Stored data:
☆ ☆ ☆ ☆ ☆
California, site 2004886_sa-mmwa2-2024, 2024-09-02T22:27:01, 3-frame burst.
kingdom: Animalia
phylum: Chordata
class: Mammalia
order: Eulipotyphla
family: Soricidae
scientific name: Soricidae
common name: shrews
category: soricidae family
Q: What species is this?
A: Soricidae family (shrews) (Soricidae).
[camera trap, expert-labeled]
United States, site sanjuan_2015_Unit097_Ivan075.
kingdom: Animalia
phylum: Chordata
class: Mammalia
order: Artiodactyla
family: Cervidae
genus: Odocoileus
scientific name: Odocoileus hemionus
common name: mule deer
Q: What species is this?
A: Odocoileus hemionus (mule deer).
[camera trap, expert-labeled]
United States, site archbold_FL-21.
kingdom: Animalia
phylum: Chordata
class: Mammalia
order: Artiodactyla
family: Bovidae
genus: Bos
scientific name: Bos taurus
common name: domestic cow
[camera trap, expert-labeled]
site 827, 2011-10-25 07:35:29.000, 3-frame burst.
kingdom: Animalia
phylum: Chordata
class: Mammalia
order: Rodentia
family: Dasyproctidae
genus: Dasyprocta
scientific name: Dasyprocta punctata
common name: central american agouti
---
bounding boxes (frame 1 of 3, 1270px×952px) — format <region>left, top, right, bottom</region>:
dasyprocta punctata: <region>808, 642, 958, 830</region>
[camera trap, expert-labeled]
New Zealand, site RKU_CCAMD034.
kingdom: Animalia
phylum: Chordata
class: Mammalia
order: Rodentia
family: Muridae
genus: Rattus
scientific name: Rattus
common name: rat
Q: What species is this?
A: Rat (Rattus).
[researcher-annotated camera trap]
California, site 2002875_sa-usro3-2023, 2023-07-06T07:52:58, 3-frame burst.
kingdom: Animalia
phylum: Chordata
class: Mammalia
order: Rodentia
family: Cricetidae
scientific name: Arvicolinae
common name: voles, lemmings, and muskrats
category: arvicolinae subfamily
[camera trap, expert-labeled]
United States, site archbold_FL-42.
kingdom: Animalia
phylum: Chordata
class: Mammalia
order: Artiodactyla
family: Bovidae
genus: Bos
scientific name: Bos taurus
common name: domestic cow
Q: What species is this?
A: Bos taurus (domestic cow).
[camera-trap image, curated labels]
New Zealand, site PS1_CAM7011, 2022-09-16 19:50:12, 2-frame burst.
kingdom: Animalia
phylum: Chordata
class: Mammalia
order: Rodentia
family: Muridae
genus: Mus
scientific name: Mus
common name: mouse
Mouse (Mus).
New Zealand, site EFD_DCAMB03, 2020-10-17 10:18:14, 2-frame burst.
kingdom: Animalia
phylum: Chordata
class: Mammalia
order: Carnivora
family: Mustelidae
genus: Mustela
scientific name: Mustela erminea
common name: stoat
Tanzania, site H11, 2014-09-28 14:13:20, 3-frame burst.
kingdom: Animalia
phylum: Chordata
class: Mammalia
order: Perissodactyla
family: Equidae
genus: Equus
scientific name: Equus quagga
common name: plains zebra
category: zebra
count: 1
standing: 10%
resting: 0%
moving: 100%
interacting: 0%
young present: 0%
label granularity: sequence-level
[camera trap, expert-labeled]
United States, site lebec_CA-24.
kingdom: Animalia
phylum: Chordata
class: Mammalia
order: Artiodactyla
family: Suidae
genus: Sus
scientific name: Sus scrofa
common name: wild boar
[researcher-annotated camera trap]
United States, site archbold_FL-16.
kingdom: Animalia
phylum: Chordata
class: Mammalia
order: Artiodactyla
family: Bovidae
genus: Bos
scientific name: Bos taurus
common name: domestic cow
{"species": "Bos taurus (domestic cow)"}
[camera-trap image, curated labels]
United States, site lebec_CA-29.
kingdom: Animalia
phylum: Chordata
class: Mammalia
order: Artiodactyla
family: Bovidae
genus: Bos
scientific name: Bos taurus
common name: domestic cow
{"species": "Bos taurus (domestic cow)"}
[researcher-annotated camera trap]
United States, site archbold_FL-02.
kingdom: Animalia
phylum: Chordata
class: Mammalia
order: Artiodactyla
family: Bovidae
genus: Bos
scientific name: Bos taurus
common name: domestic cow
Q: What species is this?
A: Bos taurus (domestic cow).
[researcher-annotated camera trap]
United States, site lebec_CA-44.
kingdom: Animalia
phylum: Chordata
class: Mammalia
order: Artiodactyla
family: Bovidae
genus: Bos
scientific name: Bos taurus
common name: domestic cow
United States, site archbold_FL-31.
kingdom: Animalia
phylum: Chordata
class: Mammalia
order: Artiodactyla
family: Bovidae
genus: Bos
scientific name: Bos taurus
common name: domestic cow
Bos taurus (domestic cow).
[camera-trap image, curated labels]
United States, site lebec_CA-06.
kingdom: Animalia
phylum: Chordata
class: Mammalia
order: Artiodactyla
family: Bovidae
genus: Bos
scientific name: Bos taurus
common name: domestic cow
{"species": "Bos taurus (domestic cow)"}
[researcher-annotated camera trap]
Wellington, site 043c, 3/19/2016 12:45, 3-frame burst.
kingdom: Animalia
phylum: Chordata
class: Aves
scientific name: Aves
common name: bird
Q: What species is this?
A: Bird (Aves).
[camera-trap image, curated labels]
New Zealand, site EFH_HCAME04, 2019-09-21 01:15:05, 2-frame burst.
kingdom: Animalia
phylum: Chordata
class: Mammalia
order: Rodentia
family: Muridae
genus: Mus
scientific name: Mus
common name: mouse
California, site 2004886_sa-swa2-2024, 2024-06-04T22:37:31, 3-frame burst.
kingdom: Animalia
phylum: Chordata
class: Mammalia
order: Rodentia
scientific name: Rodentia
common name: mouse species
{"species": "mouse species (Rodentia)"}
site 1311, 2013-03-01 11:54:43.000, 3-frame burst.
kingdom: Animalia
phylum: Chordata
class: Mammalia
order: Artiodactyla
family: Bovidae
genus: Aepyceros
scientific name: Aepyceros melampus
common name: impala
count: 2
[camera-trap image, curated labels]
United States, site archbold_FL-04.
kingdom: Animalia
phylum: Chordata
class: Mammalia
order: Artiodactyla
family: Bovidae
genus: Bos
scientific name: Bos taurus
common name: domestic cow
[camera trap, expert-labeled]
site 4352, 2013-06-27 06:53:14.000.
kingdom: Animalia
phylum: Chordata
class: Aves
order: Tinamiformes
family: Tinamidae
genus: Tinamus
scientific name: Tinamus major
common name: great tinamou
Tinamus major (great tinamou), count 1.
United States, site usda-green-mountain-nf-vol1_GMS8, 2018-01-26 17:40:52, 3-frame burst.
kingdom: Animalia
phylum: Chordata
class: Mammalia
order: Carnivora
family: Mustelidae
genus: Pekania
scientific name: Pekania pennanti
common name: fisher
☆ ☆ ☆ ☆ ☆
* _Task description_: Above are the entries. Output exactly the lines beginning with the line that has "resting: 0%" and ending with the line that has "scientific name: Sus scrofa".

* _Task output_:
resting: 0%
moving: 100%
interacting: 0%
young present: 0%
label granularity: sequence-level
[camera trap, expert-labeled]
United States, site lebec_CA-24.
kingdom: Animalia
phylum: Chordata
class: Mammalia
order: Artiodactyla
family: Suidae
genus: Sus
scientific name: Sus scrofa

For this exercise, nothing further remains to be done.